WHAT IS ASKED »
Reformat the rows between the lines containing "this 850×477 image." and "crack in asphalt [284, 268, 404, 287]", inclusive, as a numbered list, leaving out any blank lines.

--- START PROVIDED DATA ---

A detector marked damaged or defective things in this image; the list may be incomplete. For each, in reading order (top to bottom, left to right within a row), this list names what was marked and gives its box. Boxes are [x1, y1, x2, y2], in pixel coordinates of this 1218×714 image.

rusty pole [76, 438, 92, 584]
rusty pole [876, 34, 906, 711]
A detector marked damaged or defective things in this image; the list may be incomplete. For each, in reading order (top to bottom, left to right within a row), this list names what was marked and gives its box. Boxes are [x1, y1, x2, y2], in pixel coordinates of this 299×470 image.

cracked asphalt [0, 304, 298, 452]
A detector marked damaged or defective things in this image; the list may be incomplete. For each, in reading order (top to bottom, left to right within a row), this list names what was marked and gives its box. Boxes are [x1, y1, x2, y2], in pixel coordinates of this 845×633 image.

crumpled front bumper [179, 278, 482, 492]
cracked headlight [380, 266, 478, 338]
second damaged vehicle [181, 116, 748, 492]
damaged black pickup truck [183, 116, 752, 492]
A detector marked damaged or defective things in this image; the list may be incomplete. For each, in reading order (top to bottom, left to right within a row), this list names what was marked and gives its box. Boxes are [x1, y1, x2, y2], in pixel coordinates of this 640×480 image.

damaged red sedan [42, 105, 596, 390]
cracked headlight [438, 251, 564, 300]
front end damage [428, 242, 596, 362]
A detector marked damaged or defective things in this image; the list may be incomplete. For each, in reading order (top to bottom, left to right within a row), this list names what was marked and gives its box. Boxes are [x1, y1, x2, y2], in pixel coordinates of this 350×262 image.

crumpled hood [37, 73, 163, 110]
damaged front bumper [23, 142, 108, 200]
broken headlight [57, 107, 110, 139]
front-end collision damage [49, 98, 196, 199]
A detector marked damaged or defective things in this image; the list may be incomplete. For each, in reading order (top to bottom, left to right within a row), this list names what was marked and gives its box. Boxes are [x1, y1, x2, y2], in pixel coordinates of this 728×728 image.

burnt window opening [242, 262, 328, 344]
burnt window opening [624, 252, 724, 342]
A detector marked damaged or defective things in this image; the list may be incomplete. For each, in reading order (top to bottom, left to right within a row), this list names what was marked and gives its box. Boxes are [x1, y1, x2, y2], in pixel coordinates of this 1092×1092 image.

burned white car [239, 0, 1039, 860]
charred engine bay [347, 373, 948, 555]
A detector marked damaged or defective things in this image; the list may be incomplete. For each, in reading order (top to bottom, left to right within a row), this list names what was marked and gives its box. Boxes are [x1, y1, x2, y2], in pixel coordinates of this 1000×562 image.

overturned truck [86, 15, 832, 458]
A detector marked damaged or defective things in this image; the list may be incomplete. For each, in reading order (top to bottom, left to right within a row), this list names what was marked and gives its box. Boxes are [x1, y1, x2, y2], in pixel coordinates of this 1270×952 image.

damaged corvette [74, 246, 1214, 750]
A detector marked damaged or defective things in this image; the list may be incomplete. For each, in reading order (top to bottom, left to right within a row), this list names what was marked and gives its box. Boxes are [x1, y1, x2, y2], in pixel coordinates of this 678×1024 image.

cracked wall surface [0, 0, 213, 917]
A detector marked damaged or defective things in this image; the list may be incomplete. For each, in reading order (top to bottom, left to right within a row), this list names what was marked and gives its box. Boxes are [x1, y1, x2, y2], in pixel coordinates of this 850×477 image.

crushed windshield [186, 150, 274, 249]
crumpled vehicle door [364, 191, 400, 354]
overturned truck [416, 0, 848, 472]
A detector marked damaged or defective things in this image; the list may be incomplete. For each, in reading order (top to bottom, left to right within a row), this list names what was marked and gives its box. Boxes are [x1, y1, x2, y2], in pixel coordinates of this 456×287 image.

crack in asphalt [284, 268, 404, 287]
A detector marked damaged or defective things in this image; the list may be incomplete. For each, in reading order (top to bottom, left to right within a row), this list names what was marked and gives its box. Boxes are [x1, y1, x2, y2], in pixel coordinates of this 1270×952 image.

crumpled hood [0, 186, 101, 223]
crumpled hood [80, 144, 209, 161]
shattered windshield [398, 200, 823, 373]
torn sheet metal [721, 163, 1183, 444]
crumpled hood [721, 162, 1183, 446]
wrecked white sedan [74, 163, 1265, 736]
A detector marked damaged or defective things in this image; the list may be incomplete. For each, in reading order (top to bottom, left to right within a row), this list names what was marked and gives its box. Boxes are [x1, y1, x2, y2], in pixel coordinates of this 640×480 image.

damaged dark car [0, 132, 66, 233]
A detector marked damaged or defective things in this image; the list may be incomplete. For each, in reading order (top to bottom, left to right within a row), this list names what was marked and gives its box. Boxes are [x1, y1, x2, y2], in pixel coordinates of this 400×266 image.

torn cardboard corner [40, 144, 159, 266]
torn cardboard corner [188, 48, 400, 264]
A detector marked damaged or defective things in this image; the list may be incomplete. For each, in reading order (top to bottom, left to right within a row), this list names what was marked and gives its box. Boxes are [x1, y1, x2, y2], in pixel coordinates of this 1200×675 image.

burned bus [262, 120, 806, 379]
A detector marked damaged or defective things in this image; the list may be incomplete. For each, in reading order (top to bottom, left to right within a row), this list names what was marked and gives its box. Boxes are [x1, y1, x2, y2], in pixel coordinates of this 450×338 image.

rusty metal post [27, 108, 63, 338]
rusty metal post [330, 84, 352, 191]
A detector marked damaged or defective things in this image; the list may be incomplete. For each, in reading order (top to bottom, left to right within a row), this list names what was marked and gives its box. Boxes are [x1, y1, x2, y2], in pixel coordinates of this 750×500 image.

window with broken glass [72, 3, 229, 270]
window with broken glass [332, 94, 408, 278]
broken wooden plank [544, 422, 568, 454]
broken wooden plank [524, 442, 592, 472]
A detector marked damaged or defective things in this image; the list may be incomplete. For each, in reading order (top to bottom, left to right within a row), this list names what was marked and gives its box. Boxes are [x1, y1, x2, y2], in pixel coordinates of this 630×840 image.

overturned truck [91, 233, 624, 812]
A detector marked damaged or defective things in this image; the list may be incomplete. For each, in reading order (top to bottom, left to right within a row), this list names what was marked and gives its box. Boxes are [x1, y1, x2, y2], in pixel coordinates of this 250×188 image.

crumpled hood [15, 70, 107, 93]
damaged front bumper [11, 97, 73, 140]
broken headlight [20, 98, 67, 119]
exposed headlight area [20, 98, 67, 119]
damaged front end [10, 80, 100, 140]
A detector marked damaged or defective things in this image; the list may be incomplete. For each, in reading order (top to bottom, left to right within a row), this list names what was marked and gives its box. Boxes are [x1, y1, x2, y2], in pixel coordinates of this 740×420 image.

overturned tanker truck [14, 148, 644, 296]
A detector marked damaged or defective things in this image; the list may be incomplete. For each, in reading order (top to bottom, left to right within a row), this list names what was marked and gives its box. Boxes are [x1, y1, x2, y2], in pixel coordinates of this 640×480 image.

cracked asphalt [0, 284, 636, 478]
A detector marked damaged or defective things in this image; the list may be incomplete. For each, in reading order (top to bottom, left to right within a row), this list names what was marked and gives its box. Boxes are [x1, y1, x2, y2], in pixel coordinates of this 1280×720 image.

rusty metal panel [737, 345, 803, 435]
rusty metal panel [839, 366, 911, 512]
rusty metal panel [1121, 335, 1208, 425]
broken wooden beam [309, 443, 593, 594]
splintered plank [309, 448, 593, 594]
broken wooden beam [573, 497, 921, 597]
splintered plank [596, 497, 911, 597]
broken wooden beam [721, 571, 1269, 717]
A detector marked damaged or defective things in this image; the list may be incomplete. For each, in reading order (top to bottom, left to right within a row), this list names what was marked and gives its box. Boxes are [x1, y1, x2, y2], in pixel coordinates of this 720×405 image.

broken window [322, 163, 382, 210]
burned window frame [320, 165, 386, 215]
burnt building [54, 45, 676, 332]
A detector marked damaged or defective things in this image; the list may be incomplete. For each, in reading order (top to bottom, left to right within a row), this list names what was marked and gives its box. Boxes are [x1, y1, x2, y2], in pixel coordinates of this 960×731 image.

--- END PROVIDED DATA ---

EXERCISE RESULT »
1. A detector marked damaged or defective things in this image; the list may be incomplete. For each, in reading order (top to bottom, left to right within a row), this list names what was marked and gives its box. Boxes are [x1, y1, x2, y2], in pixel coordinates of this 850×477 image.
2. crushed windshield [186, 150, 274, 249]
3. crumpled vehicle door [364, 191, 400, 354]
4. overturned truck [416, 0, 848, 472]
5. A detector marked damaged or defective things in this image; the list may be incomplete. For each, in reading order (top to bottom, left to right within a row), this list names what was marked and gives its box. Boxes are [x1, y1, x2, y2], in pixel coordinates of this 456×287 image.
6. crack in asphalt [284, 268, 404, 287]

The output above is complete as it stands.